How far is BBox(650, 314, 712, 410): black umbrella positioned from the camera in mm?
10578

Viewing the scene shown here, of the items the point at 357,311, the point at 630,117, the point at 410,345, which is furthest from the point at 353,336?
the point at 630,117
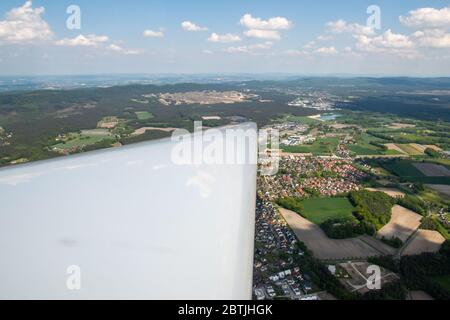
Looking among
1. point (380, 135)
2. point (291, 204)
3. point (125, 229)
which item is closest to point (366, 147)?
point (380, 135)

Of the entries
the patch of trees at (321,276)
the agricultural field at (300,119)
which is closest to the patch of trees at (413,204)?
the patch of trees at (321,276)

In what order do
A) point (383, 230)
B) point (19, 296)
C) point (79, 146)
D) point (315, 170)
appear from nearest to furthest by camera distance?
point (19, 296), point (383, 230), point (315, 170), point (79, 146)

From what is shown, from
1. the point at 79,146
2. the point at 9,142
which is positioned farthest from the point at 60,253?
the point at 9,142

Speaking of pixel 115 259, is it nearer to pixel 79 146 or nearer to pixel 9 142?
pixel 79 146

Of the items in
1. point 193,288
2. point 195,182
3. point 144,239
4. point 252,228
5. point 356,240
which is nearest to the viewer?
point 193,288

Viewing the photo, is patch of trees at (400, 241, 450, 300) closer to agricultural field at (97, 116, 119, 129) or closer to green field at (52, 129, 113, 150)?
green field at (52, 129, 113, 150)

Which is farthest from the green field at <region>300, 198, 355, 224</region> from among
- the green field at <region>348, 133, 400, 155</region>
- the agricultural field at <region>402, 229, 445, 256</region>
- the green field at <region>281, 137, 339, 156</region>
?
the green field at <region>348, 133, 400, 155</region>

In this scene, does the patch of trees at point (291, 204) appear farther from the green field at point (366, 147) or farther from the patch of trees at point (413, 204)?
the green field at point (366, 147)
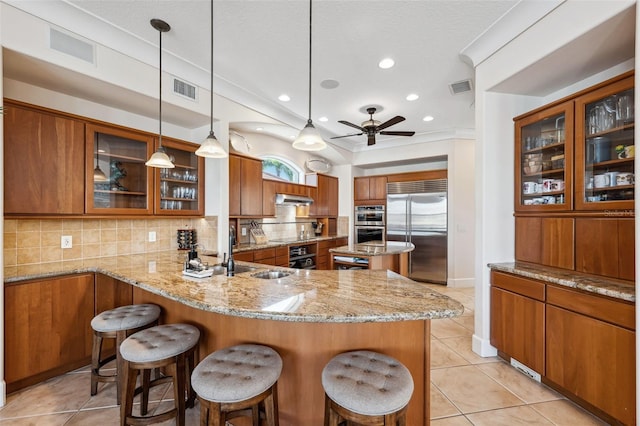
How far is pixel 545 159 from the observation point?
2.67 m

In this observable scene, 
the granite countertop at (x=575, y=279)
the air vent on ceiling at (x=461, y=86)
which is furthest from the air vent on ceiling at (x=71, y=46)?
the granite countertop at (x=575, y=279)

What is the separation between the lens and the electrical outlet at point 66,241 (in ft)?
9.10

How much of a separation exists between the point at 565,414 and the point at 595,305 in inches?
31.7

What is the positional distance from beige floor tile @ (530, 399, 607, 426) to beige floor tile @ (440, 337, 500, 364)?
2.07 feet

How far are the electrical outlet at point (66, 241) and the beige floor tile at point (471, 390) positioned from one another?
3600 millimetres

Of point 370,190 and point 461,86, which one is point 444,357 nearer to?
point 461,86

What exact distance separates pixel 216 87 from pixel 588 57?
3.50 meters

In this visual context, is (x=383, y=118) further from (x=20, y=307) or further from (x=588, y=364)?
(x=20, y=307)

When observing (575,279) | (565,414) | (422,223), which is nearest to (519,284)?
(575,279)

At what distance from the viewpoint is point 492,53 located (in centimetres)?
266

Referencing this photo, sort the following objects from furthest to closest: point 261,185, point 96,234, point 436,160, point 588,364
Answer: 1. point 436,160
2. point 261,185
3. point 96,234
4. point 588,364

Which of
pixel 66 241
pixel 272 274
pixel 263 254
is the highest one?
pixel 66 241

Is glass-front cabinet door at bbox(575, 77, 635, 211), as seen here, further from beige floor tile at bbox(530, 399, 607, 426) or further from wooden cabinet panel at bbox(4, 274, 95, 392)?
wooden cabinet panel at bbox(4, 274, 95, 392)

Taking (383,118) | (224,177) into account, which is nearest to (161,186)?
(224,177)
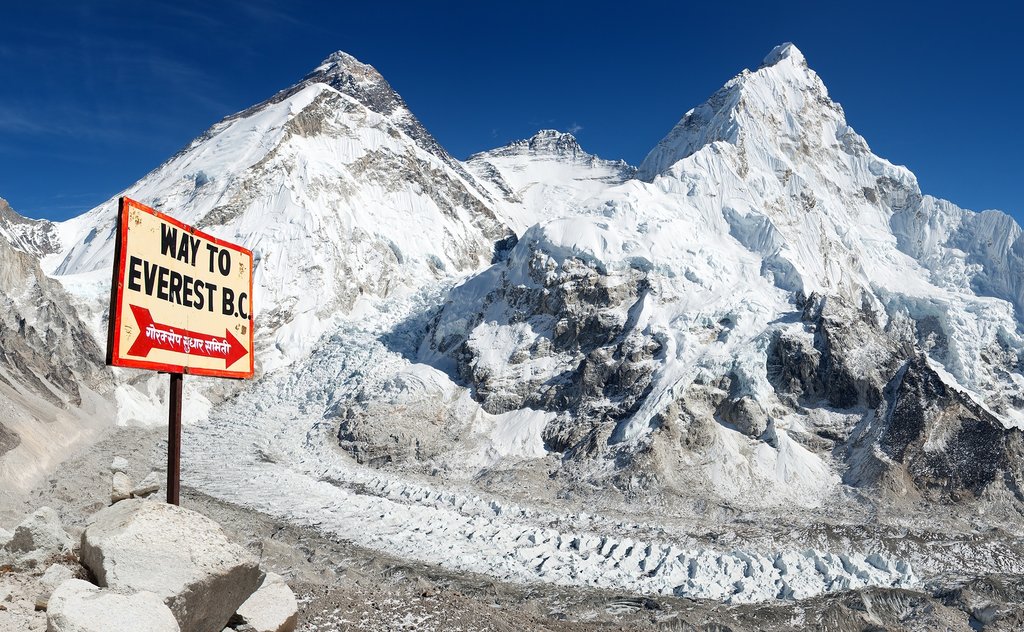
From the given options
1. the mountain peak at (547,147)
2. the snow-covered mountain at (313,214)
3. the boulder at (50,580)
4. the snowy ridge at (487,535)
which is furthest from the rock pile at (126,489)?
the mountain peak at (547,147)

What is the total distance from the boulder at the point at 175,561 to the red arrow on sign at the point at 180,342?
204 cm

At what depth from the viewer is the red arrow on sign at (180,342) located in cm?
846

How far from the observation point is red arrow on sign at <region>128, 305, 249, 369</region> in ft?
27.8

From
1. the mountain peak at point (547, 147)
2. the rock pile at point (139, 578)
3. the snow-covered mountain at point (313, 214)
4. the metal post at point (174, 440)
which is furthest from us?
the mountain peak at point (547, 147)

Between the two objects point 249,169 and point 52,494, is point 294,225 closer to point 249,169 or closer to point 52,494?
point 249,169

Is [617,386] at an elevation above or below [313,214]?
below

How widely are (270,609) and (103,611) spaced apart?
312 cm

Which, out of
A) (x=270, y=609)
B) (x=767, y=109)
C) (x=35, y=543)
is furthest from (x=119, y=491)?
(x=767, y=109)

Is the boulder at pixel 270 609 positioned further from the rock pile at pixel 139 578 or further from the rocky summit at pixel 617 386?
the rocky summit at pixel 617 386

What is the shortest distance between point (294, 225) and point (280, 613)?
59163 millimetres

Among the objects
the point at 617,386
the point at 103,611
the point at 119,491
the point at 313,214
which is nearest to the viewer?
the point at 103,611

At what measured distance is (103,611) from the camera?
263 inches

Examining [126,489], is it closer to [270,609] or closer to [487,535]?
[270,609]

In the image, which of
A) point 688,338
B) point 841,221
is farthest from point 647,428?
point 841,221
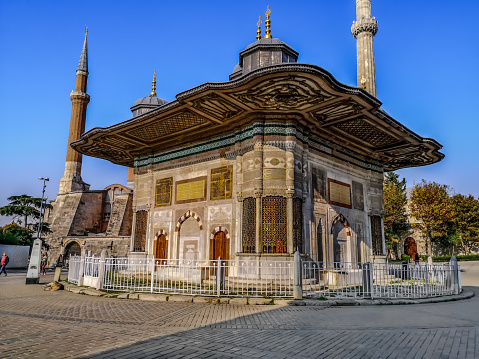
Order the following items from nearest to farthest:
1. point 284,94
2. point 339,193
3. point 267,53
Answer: point 284,94
point 267,53
point 339,193

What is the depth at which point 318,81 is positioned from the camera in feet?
28.0

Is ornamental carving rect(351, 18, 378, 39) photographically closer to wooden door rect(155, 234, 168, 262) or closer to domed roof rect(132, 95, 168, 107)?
domed roof rect(132, 95, 168, 107)

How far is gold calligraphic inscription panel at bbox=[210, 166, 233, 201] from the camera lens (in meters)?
11.4

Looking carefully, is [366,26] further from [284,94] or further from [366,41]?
[284,94]

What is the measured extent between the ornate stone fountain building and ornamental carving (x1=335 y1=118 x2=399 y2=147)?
0.03 metres

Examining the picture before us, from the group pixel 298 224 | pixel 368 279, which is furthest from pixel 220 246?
pixel 368 279

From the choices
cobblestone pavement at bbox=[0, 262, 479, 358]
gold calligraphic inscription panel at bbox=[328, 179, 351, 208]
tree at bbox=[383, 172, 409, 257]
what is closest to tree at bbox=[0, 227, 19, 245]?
cobblestone pavement at bbox=[0, 262, 479, 358]

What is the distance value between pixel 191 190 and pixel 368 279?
272 inches

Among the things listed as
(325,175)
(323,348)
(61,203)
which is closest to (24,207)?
(61,203)

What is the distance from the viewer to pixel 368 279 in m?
7.66

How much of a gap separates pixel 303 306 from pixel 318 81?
5.20 metres

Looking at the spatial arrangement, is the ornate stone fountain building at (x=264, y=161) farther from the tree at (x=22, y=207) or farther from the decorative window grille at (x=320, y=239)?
the tree at (x=22, y=207)

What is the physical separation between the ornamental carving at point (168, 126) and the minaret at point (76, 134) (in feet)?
83.4

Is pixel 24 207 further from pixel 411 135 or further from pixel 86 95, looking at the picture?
pixel 411 135
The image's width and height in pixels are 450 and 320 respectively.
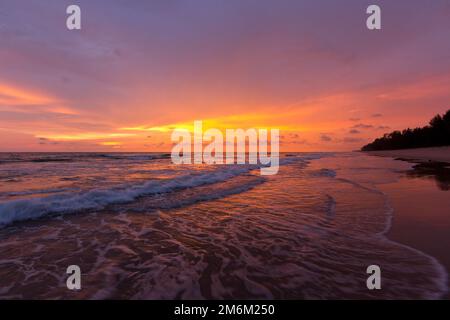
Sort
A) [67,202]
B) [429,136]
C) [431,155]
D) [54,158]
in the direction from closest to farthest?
1. [67,202]
2. [431,155]
3. [54,158]
4. [429,136]

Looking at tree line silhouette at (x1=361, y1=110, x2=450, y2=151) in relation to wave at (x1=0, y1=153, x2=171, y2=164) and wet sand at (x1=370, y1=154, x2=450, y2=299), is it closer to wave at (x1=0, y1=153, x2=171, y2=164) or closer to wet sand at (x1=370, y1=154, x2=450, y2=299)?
wet sand at (x1=370, y1=154, x2=450, y2=299)

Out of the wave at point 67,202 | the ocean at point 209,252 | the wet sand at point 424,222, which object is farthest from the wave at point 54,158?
the wet sand at point 424,222

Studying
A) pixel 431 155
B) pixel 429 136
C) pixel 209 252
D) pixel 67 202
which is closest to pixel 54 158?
pixel 67 202

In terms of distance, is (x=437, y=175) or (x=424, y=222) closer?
(x=424, y=222)

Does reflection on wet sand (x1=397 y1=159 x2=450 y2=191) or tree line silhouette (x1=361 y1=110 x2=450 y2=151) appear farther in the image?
tree line silhouette (x1=361 y1=110 x2=450 y2=151)

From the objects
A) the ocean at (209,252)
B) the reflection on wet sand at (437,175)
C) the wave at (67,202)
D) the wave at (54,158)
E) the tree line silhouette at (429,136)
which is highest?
the tree line silhouette at (429,136)

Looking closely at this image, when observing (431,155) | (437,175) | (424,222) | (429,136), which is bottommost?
(424,222)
_ _ _ _ _
> [Written task]:
Give back, exactly as written, the lines from the one with "In terms of" to the last line.

> [Response]:
In terms of distance, is (x=437, y=175) or (x=424, y=222) closer?
(x=424, y=222)

Does reflection on wet sand (x1=397 y1=159 x2=450 y2=191) or tree line silhouette (x1=361 y1=110 x2=450 y2=151) appear farther in the image?
tree line silhouette (x1=361 y1=110 x2=450 y2=151)

From the objects
A) the ocean at (209,252)
B) the reflection on wet sand at (437,175)
C) the wave at (67,202)
D) the wave at (54,158)
E) the tree line silhouette at (429,136)
which is highest?
the tree line silhouette at (429,136)

Looking closely at this image, when observing (431,155) | (437,175) | (424,222) | (429,136), which is bottommost?
(424,222)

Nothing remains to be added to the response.